- SHORT EXERCISE 1
In the post, replace "lecture" with "talk" and write out the passage from "Nope- this is" up to and including "and recurring trauma.".

- GIVEN TEXT
=====
Nope- this is not going to be a lecture on why you should or why it’s so important. Because, lets face it, there are so many articles and memes already out there explaining just that. And I’m not an expert by any means or a marriage counselor. So I’m going to cover what I’ve had quite a bit of experience with… prioritizing time with your man when there is no time because of his schedule and your energy level and recurring trauma.
So I’m an insomniac. Not only an insomniac but when I finally fall asleep I don’t sleep well, often waking for a couple hours in the middle of the night getting a total of around 4-5 hours total of sleep. Then I get up at 5, chase a toddler, run the house, work on the endless to-do list, follow through on all the things I’ve overcommitted to, sorta make dinner happen followed by a semi-consistent bedtime for the kiddo and then I crash and don’t want to get back up. I don’t want to think or exert energy. And yeah… it’s typically only 7:30/ 8:00PM at that time. Then we have my poor sweet husband who leaves for work at 6:30AM and doesn’t get home until about 6:30-7:00 at night and his job is incredibly stressful and demanding. On his day off during the week, his phone is constantly ringing and buzzing and he’s so distracted and stressed about what’s going on at work that he isn’t really present or able to focus. His place of work is closed on Sunday so it’s the one day we can spend family time without him feeling overwhelmed and divided. After church we normally spend the time together as a family or try to interact with other people. Sometimes that means we go to lunch then Isaac gets go shooting with some friends or ride his motorcycle or we go to a movie… you get the picture. So how do we prioritize *quality* time together when he’s mentally tapped out and I’m physically drained? So very glad you asked! Here’s what we try to do that doesn’t involve TV:
- We have coffee time every. single. day. Yep! This has been the single most consistent thing in our entire marriage. No for real. Other than my husband’s routine shower every morning, our coffee time has been the single most consistent thing in our house. Why do we make this a priority? Well selfishly for me, Isaac brings me the coffee himself and normally wakes me up with a kiss on the check then follows it up by putting a fresh cup of coffee in my hand. (I know. I’m so spoiled!) But Isaac’s love language is quality time and the only time he is mentally present is first thing in the morning before he deals with his stressful job all day. So I make it a priority to try to wake up on time and be as mentally present as possible. I jokingly said when we were newlyweds that if he wanted me to be up early to talk, he better show up with coffee. And ya’ll, he listened and delivered! It also showed me how truly important it is to him to have that time together so if he’s running late getting ready in the morning, I try to get up and make the coffee so we can sit and have a few minutes together. We don’t normally have time to talk about anything more than the day’s agenda or a youtube video he found particularly amusing, but it’s time together and it’s very deliberate on *both* of our part. Starting our day with putting effort into our marriage has been so helpful for us.
=====
- SHORT EXERCISE 2
Set out the entries from the line with "What is the space" up to and including the last line of the entries as a Markdown table with the columns n and Line, giving each line a row number and leaving out blank lines.
=====
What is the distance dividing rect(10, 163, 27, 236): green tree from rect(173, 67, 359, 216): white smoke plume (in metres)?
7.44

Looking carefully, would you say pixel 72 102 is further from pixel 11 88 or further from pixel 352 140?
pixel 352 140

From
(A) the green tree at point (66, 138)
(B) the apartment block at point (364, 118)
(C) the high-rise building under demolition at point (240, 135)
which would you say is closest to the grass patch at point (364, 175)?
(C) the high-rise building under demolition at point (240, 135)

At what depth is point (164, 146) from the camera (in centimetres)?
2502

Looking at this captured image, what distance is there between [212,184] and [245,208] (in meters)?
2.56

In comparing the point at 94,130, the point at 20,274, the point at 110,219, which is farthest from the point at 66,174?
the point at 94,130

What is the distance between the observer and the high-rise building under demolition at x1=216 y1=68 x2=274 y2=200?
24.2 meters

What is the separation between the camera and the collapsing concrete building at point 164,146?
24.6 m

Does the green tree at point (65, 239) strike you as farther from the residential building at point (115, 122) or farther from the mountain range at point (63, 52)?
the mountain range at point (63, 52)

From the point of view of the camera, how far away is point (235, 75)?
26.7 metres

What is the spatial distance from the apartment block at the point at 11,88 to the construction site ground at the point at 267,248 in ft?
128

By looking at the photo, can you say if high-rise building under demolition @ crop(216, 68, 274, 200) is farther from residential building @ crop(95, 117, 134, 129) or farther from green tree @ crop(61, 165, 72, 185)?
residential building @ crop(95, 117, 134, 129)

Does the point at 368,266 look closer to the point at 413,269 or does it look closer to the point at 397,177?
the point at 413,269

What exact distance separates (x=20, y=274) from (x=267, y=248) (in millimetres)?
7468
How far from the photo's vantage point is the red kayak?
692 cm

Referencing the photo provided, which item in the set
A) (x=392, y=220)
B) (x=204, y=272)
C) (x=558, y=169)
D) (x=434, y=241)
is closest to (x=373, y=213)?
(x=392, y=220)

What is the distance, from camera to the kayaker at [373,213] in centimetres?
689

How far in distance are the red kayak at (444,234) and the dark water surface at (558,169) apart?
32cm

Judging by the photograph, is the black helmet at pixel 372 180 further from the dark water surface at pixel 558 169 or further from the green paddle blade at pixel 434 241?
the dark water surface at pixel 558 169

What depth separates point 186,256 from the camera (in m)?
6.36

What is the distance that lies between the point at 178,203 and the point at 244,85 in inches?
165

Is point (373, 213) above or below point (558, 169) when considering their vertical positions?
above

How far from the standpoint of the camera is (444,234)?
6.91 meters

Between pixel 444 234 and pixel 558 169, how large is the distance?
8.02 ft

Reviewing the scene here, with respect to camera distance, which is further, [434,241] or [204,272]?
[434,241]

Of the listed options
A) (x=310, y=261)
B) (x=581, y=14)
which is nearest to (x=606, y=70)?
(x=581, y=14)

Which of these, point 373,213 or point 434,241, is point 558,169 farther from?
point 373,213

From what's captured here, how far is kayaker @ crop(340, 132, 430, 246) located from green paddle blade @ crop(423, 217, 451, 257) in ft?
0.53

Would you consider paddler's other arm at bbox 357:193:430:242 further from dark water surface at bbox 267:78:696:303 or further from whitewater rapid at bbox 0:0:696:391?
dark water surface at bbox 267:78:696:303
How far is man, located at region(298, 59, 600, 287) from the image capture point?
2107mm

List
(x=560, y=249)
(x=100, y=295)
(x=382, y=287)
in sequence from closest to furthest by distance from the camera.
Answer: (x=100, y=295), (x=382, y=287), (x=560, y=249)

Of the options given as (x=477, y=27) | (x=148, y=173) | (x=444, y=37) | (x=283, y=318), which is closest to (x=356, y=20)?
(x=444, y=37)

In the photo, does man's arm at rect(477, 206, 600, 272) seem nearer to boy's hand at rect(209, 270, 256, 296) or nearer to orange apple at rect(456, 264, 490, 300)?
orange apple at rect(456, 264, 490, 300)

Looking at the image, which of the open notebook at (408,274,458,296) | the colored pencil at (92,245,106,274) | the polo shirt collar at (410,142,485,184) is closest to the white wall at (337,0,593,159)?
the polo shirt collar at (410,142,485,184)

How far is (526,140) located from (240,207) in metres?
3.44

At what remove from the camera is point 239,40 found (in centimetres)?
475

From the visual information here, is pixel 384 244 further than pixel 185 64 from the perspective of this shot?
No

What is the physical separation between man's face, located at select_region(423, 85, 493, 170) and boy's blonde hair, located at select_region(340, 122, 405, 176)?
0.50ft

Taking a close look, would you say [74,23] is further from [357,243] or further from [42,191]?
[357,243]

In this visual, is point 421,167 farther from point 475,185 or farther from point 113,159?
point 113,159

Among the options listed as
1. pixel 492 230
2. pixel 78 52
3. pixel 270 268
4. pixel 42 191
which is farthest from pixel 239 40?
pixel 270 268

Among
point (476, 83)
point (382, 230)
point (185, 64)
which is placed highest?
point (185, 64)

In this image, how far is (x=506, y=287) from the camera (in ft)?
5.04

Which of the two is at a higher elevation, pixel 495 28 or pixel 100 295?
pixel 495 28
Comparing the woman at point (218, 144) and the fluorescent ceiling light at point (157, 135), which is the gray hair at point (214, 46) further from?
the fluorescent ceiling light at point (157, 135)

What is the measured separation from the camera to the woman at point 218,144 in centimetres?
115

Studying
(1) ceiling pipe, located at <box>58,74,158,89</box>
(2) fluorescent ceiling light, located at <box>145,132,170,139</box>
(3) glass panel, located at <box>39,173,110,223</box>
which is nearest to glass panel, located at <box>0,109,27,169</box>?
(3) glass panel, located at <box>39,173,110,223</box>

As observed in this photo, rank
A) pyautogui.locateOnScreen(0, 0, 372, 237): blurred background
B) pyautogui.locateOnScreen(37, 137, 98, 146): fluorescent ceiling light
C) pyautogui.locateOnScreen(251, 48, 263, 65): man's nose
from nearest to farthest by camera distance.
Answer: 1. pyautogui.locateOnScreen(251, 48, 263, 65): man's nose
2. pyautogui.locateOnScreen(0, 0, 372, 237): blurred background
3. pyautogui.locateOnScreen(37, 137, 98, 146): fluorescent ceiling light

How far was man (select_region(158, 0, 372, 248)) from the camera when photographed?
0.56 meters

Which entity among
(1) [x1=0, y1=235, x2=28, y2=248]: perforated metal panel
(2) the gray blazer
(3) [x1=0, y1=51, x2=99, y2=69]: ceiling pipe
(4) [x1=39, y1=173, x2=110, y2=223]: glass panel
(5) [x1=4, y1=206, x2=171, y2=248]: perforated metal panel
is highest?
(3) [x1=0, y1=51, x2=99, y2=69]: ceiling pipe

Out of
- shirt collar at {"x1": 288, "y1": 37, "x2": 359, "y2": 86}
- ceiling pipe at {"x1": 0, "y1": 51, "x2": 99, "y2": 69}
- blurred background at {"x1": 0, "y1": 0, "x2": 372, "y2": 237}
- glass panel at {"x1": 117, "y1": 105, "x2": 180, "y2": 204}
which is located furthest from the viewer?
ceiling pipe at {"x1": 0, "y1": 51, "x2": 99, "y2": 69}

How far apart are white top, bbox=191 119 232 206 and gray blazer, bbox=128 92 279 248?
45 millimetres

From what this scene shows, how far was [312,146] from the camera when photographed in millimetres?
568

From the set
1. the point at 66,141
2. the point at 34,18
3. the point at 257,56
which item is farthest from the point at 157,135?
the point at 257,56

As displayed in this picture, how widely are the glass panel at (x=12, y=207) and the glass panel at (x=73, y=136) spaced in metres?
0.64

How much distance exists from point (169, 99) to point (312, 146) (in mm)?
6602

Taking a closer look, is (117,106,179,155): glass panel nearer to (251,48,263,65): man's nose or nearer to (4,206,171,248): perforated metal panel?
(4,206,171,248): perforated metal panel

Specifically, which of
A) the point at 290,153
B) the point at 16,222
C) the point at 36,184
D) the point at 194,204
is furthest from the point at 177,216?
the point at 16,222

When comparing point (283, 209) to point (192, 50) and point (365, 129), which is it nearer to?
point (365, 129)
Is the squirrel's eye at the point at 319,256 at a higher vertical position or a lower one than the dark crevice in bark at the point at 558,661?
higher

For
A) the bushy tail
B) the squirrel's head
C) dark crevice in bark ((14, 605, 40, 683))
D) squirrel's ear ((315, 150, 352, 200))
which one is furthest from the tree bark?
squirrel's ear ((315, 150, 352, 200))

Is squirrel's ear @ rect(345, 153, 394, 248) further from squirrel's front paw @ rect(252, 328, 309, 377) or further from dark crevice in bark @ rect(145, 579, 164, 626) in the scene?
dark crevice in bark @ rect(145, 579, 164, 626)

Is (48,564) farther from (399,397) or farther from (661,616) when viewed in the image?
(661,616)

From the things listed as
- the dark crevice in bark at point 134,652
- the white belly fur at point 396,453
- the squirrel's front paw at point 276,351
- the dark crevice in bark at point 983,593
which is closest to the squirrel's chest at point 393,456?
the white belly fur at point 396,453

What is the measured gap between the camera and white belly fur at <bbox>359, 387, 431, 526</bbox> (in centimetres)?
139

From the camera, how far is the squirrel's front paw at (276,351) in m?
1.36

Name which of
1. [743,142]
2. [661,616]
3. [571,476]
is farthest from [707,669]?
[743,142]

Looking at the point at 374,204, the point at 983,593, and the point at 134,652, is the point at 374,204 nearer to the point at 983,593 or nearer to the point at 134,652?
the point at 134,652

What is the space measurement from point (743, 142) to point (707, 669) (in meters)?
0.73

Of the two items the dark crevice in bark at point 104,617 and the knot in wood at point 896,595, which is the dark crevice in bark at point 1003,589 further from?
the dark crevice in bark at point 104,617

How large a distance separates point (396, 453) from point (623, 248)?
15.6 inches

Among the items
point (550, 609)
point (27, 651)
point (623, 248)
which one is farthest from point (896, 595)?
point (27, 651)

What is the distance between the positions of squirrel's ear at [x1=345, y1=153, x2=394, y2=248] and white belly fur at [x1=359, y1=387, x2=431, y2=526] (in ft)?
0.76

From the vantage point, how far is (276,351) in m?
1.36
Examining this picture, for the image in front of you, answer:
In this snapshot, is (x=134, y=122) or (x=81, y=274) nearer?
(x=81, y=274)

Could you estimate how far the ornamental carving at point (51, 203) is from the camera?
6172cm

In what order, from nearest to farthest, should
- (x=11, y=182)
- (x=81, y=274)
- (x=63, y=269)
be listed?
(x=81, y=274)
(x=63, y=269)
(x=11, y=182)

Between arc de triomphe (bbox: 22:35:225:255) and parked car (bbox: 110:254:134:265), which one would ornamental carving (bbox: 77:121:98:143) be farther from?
=====
- CORRECT ANSWER 1
Nope- this is not going to be a talk on why you should or why it’s so important. Because, lets face it, there are so many articles and memes already out there explaining just that. And I’m not an expert by any means or a marriage counselor. So I’m going to cover what I’ve had quite a bit of experience with… prioritizing time with your man when there is no time because of his schedule and your energy level and recurring trauma.

- CORRECT ANSWER 2
| n | Line |
|---|---|
| 1 | What is the space measurement from point (743, 142) to point (707, 669) (in meters)? |
| 2 | 0.73 |
| 3 | Of the two items the dark crevice in bark at point 104,617 and the knot in wood at point 896,595, which is the dark crevice in bark at point 1003,589 further from? |
| 4 | the dark crevice in bark at point 104,617 |
| 5 | How large a distance separates point (396, 453) from point (623, 248)? |
| 6 | 15.6 inches |
| 7 | Among the items |
| 8 | point (550, 609) |
| 9 | point (27, 651) |
| 10 | point (623, 248) |
| 11 | which one is farthest from point (896, 595)? |
| 12 | point (27, 651) |
| 13 | What is the distance between the positions of squirrel's ear at [x1=345, y1=153, x2=394, y2=248] and white belly fur at [x1=359, y1=387, x2=431, y2=526] (in ft)? |
| 14 | 0.76 |
| 15 | From the vantage point, how far is (276,351) in m? |
| 16 | 1.36 |
| 17 | Examining this picture, for the image in front of you, answer: |
| 18 | In this snapshot, is (x=134, y=122) or (x=81, y=274) nearer? |
| 19 | (x=81, y=274) |
| 20 | Could you estimate how far the ornamental carving at point (51, 203) is from the camera? |
| 21 | 6172cm |
| 22 | In what order, from nearest to farthest, should |
| 23 | - (x=11, y=182) |
| 24 | - (x=81, y=274) |
| 25 | - (x=63, y=269) |
| 26 | be listed? |
| 27 | (x=81, y=274) |
| 28 | (x=63, y=269) |
| 29 | (x=11, y=182) |
| 30 | Between arc de triomphe (bbox: 22:35:225:255) and parked car (bbox: 110:254:134:265), which one would ornamental carving (bbox: 77:121:98:143) be farther from? |